The young one broke the silence first.

 

Thanks for teaching me that vertical landing. Man, I did NOT expect that kind of performance. I heard the tale of Jay Zeamer's B-17 in 1943, but damn, taking this fat bastard into a dogfight and actually pulling through...

The An-12 heavy chassis touched down with a thud and a rumble.

Dressed in an unbuttoned UN officer uniform, Kenny was in the co-pilot's seat, but was the one flying the aircraft now, because the man in the pilot's seat was leaning on the window and smoking, his white cotton shirt sleeves rolled up, a soot covered soviet commander watch on his right wrist. Kenny was slowly thawing out, started to become his usual explosive, talkative, abundantly verbose self.

 

God damn, what a ride! Hey! Seriously, that was incredible.

 

Maniac adjusted his shades.

- Thanks to you, partly. Was your idea to turn it into a gunboat. Those 152mmB's were a shrewd thing to get. I didn't think we'd need them.

 

- A pleasure and honor to work with you, master, as always.
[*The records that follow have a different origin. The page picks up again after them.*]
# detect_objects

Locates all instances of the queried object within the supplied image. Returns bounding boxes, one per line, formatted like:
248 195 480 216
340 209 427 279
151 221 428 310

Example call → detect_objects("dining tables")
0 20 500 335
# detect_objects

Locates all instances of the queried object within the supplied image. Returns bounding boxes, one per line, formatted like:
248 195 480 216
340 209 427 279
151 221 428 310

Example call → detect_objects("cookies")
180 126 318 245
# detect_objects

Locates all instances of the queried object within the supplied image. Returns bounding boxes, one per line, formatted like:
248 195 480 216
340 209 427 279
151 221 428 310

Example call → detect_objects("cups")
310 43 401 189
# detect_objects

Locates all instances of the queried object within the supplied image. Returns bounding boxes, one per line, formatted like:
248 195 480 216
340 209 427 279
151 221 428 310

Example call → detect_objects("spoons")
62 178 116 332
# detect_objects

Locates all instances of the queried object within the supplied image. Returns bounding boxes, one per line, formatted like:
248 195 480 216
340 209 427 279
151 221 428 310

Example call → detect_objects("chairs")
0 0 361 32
Maniac nodded with a hint of a smile.

 

- You performed adequately.

That was often as good as you could get from the old man.
His eyebrows narrowed a bit, signifying a continued jest to his coldness.
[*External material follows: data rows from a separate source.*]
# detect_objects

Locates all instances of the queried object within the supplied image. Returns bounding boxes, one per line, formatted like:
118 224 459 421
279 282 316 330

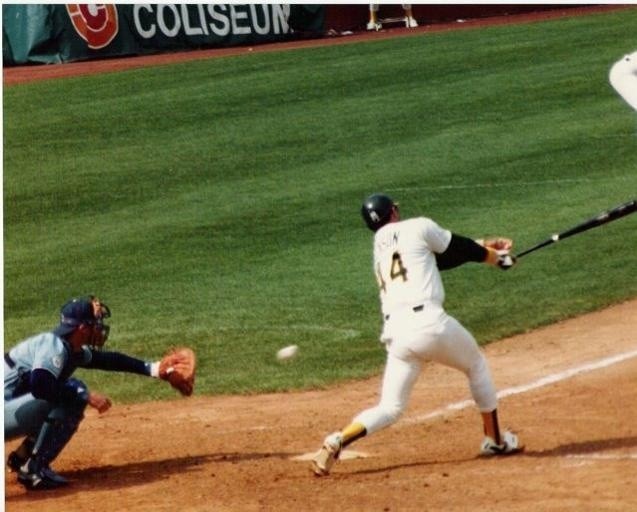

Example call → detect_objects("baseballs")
278 346 299 359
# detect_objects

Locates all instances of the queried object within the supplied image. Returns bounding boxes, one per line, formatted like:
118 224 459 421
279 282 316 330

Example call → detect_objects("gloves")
495 249 517 269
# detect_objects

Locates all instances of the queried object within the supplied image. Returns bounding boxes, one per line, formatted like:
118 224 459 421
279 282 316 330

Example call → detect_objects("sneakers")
481 430 525 456
309 432 343 477
7 451 65 491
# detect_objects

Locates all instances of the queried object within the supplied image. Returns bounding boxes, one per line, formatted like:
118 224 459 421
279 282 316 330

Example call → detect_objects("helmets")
54 295 110 356
361 193 399 234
- You're shaping to be a good operator. - he elaborated, sounding more sincere.

 

They didn't have much time. Whoever sent that wing of interceptors will soon realize they aren't coming back. Without wasting air on words, they simultaneously synced their watches as the plane came to a stop.

 

The weather was a hospitable 100 Fahrenheit, sunny skies of Cambodia greeted them with promise of a healthy long lasting tan. Kenny sure felt a bit for the ones stuck in the cargo hold.

 

Now they had to figure out what to do with the hostages. The corpses were a lesser problem.

 

 

Scene 1.

Gudermes, Chechnya, 2001.

 

"Vodka? Cm'on, it won't kill you just becoz you black!"

 

The Grozny-Gudermes train was three hours late and counting.

Colonel Sorvenitsin was giving everyone hell on earth.

Jules regretted signing up the first day they rode into town. He's had plenty of other gigs ready, but this one paid best.

 

Inside the 770 tons of aluminum ingots rode 33 tons of cocaine, and it was up to Jules to ensure that the Colonel and the crew escort it safely to its destination, without blowing their asses up on a Soviet made infantry mine, getting gutted by the Romanian Viteazu or the Spetsnaz, or without simply getting fucking lost.

 

He had a shitty feeling about this.

"Why the fuck not. Give it." - he said to the stone faced sergeant.